Le journal de Gérard

Le journal de Gérard

Nuit en forêt (Guyane mars 2005)

 

     Le cadran lumineux de ma montre annonce 4h20. La nuit est totale. Je me tourne dans mon hamac, je distingue à peine le léger rougeoiement du feu allumé la veille. Hier soir le ciel était rempli d’étoiles et d’insectes qui faisaient un ramdam à tout casser. Qu’est ce qui m’a réveillé ? Je n’entends plus les bruits de la forêt. J’écoute la nuit profonde et je découvre que ce qui m’a alerté c’est l’absence totale de bruit.

     La nuit au cœur de la forêt amazonienne, le bruit presque incessant des animaux invisibles est captivant alors, quand le silence est soudain total tous nos sens sont en alerte. La nuit en forêt, le silence signifie qu’un prédateur est en vadrouille.

     Je cherche ma lampe frontale, je la trouve, elle fonctionne. Avant de sortir de mon hamac je prends mon coupe-coupe qui dort à côté de moi.
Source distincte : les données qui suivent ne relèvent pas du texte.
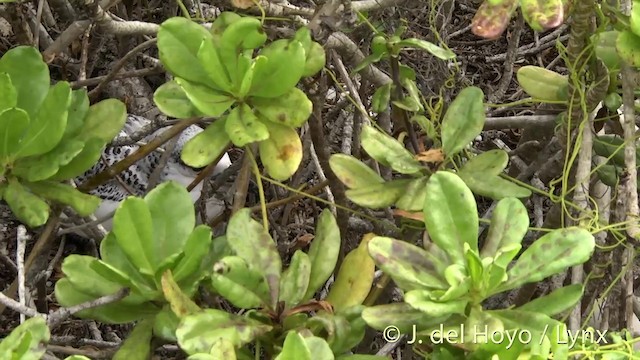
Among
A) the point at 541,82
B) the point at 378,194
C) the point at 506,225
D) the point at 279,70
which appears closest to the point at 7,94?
the point at 279,70

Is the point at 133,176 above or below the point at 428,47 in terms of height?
below

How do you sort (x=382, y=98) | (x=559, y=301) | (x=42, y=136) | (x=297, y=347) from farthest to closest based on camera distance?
(x=382, y=98), (x=42, y=136), (x=559, y=301), (x=297, y=347)

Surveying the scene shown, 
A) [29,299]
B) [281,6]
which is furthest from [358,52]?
[29,299]

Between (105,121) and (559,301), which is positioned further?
(105,121)

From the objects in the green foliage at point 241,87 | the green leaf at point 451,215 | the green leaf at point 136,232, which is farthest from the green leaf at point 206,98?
the green leaf at point 451,215

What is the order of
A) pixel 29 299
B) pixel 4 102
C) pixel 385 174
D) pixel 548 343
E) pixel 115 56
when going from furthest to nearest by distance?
pixel 115 56 < pixel 385 174 < pixel 29 299 < pixel 4 102 < pixel 548 343

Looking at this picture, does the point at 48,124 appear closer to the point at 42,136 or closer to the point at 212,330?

J’écarte la moustiquaire, j’enfile mes tongs, achetées 2€ chez un chinois de Cayenne, me voilà paré pour aller satisfaire un besoin naturel.

     Je suis un peu engourdi. Est-ce l’humidité de la nuit ou bien est-ce l’âge? Par fierté j’opte pour l’humidité.
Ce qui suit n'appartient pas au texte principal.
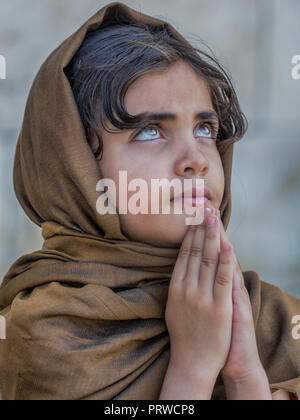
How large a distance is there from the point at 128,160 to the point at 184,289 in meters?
0.27

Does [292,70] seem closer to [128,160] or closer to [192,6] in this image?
[192,6]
     Pas une lueur dans le ciel à part la bioluminescence verte des dernières lucioles à la recherche d’une partenaire. La nuit est maintenant d’un noir profond et intense. Des nuages chargés de pluie tropicale se sont installés au-dessus de la forêt. L’obscurité totale est oppressante, claustrophobe s’abstenir. Avant de m’éloigner du carbet où nous avons installé nos hamacs je remets du bois sur le feu pour me repérer au retour.
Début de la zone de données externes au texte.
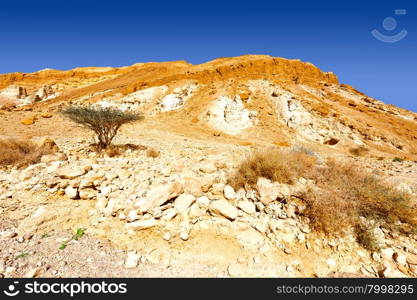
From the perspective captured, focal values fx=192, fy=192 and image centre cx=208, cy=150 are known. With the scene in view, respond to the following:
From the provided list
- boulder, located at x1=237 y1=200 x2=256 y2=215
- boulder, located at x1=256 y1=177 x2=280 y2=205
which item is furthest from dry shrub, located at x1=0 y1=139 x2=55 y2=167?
boulder, located at x1=256 y1=177 x2=280 y2=205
     J’avance dans la nuit, quelques mètres seulement et pourtant j’ai l’impression d’en avoir parcouru cent. Je m’arrête, je ne vois devant moi que les quelques mètres éclairés par ma frontale. Je balaie la zone ou je me suis arrêté, j’éteins et je satisfais un besoin naturel dans la nuit amazonienne. Les animaux de la nuit me voient certainement mais moi pauvre humain, je ne les vois pas. Philippe LAVIL « Tapait sur des bambous », moi je « Pisse dans les bambous ». Quelle liberté…

       Je regagne mon hamac, je referme la moustiquaire, je me coule dans mon « sac à viande » et je prends la position du type qui s’apprête à franchir une durée plutôt qu’une distance. Je regarde la nuit avec les oreilles et avec les sens que m’a donné la nature. Les bruits de la nuit ont repris de plus belle. Avec le chant des grenouilles, des crapauds-buffle, des insectes de toutes sortes et les grognements indéterminés des mammifères de tous poils, les nuits amazoniennes sont plus bruyantes que les nuits de certaines banlieues surchauffées de nos cités métropolitaines.

     Une pluie violente et tiède s’abat soudain sur la forêt. En quelques secondes tous les bruits des animaux de la nuit sont noyés par le tambourinement des grosses gouttes d’eau sur le toit en feuilles de Wassaï du carbet.

     Je somnole, une heure ou quelques minutes? Je n’ai pas envie de regarder ma montre, à quoi bon puisqu’il faut attendre que le jour se lève.

     Quand j’ouvre à nouveau les yeux, la pluie s’est arrêtée aussi brusquement qu’elle était venue. Une lueur laiteuse à peine perceptible enveloppe la canopée. J’attends, encore ensommeillé, que la brume qui s’accroche au sommet des arbres géants se dissipe. Quand les premiers rayons de soleil traversent les hautes branches des géants de la forêt, les alouates (Singes hurleurs) donnent un concert. Leurs cris puissants ressemblent à de longues mélopées langoureuses. Ils peuvent être à proximité ou à plusieurs kilomètres. Les bruits du jour font progressivement place aux bruits de la nuit. Les chants des oiseaux se font de plus en plus présents. Je me lève et je vais prendre un bain dans la rivière toute proche; une baignoire de plusieurs millions de mètres cube d’eau.

     6h30, le jour est complètement levé, l’humidité et le bruissement des insectes sont au rendez-vous. Après un solide petit déjeuner, nous quittons le carbet pour une nouvelle journée de marche en forêt.

     Il faudra encore près de 6 heures de marche pour parcourir 8 kilomètres.